■ What is needed: Your answer should be each line of the entries that contains the word "range", copied in full.
***** Provided entries *****
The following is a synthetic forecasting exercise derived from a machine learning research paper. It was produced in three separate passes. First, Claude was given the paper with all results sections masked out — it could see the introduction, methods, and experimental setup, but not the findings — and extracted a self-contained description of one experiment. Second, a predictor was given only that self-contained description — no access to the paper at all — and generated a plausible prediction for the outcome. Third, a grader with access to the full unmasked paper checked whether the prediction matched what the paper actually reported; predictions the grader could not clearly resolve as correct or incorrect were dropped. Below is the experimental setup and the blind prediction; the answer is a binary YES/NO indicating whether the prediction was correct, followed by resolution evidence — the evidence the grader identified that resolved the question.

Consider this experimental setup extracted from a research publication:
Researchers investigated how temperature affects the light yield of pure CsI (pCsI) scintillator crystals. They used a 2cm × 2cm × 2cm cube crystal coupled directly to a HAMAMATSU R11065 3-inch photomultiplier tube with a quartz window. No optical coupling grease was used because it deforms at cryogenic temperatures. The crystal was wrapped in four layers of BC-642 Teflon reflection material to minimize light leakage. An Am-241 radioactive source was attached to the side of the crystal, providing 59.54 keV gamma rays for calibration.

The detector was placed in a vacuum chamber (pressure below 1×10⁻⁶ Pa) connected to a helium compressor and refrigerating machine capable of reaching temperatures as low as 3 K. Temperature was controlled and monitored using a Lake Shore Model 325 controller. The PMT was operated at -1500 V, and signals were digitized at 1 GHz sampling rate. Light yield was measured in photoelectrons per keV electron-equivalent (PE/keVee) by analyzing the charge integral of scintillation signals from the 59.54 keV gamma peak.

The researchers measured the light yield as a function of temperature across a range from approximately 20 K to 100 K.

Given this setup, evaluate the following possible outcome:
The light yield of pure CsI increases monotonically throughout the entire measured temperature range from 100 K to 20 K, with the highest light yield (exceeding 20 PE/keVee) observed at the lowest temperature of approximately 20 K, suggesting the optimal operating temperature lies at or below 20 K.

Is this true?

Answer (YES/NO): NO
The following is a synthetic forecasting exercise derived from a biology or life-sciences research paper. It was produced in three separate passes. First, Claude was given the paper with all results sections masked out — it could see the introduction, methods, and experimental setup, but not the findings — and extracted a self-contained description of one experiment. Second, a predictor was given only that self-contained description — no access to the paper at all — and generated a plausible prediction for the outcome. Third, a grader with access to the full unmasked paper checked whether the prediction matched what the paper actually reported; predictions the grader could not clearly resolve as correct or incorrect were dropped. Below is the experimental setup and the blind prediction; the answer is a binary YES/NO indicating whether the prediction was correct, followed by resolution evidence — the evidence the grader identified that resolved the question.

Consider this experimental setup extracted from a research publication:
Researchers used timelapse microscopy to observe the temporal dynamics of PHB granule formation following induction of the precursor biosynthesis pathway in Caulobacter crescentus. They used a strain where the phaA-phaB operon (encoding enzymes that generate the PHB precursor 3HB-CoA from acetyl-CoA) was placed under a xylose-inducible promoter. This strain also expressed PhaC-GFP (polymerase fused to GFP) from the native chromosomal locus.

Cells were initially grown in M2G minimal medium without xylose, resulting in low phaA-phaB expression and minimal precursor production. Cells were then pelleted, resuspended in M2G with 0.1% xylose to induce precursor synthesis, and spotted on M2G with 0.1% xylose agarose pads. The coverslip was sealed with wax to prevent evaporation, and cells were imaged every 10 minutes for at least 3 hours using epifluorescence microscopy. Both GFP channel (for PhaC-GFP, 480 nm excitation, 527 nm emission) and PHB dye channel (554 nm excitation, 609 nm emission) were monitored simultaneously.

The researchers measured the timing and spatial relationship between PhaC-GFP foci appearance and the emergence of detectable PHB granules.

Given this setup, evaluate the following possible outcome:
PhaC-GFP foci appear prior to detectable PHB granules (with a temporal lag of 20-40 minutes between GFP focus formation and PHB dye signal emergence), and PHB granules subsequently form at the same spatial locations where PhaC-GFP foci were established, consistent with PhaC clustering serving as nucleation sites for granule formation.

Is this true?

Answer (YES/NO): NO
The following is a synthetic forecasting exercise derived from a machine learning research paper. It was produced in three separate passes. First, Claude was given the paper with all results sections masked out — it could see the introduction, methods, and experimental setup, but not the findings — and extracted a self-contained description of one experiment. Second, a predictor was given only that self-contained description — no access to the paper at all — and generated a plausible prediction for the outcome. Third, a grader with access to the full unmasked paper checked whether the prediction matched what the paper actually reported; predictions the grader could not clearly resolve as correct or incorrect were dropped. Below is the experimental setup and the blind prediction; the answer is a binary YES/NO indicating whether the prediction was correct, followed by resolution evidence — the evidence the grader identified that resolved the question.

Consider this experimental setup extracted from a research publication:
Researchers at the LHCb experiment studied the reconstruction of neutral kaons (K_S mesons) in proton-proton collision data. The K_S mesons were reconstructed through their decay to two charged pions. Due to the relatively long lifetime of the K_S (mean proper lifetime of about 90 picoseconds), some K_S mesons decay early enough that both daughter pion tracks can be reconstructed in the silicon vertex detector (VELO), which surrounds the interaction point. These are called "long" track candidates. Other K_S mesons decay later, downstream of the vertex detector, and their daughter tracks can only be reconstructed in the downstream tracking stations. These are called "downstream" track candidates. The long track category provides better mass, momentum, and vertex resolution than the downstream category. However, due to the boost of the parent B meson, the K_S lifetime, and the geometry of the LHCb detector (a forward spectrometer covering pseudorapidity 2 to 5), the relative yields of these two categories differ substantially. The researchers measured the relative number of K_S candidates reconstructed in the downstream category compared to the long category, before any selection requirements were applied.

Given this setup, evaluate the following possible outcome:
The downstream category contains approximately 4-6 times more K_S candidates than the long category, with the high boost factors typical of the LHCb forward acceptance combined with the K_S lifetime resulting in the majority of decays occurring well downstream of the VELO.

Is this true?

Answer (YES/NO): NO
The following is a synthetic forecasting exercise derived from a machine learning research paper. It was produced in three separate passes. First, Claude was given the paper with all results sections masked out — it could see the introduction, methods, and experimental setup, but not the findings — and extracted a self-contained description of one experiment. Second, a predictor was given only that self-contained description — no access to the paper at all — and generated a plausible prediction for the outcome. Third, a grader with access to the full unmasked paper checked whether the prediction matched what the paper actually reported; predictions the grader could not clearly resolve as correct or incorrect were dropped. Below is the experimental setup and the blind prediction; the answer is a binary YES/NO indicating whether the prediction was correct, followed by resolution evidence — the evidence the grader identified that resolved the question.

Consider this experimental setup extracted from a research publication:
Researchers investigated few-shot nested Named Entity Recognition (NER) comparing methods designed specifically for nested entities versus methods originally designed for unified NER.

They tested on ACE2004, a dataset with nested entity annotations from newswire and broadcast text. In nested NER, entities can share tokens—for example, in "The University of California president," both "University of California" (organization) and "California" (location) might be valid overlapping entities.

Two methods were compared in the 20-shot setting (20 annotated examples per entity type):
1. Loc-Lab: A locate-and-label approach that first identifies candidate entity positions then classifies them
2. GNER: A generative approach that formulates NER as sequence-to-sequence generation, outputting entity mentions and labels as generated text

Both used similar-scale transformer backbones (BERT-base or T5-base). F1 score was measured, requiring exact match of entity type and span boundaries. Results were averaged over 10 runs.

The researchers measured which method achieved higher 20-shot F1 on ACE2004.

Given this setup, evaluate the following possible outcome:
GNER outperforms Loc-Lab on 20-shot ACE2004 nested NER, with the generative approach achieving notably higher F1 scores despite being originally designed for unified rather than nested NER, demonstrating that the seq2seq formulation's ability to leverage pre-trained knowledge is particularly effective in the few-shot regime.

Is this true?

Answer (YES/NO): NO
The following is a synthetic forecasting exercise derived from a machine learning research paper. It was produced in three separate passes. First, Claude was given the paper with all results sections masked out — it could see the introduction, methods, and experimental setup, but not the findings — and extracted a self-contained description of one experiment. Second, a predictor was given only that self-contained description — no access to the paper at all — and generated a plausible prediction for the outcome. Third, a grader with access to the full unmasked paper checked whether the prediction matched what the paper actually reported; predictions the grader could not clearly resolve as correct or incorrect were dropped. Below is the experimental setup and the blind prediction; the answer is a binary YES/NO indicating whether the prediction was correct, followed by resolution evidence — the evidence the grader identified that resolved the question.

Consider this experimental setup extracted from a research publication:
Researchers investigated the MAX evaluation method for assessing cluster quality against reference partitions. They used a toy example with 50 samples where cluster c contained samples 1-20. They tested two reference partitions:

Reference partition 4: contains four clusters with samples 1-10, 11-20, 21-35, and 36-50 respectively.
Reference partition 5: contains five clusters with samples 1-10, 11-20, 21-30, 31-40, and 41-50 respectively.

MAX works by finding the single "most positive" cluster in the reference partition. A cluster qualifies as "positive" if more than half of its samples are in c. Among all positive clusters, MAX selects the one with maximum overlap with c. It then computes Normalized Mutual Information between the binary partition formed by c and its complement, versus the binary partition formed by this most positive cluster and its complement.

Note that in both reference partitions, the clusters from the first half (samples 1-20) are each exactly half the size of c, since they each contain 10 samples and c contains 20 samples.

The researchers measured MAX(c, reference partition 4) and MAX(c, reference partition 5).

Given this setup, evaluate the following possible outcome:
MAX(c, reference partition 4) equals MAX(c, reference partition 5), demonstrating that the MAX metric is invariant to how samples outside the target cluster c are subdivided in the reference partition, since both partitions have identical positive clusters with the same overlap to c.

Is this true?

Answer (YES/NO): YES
*****
■ Answer to the exercise:
The researchers measured the light yield as a function of temperature across a range from approximately 20 K to 100 K.
The light yield of pure CsI increases monotonically throughout the entire measured temperature range from 100 K to 20 K, with the highest light yield (exceeding 20 PE/keVee) observed at the lowest temperature of approximately 20 K, suggesting the optimal operating temperature lies at or below 20 K.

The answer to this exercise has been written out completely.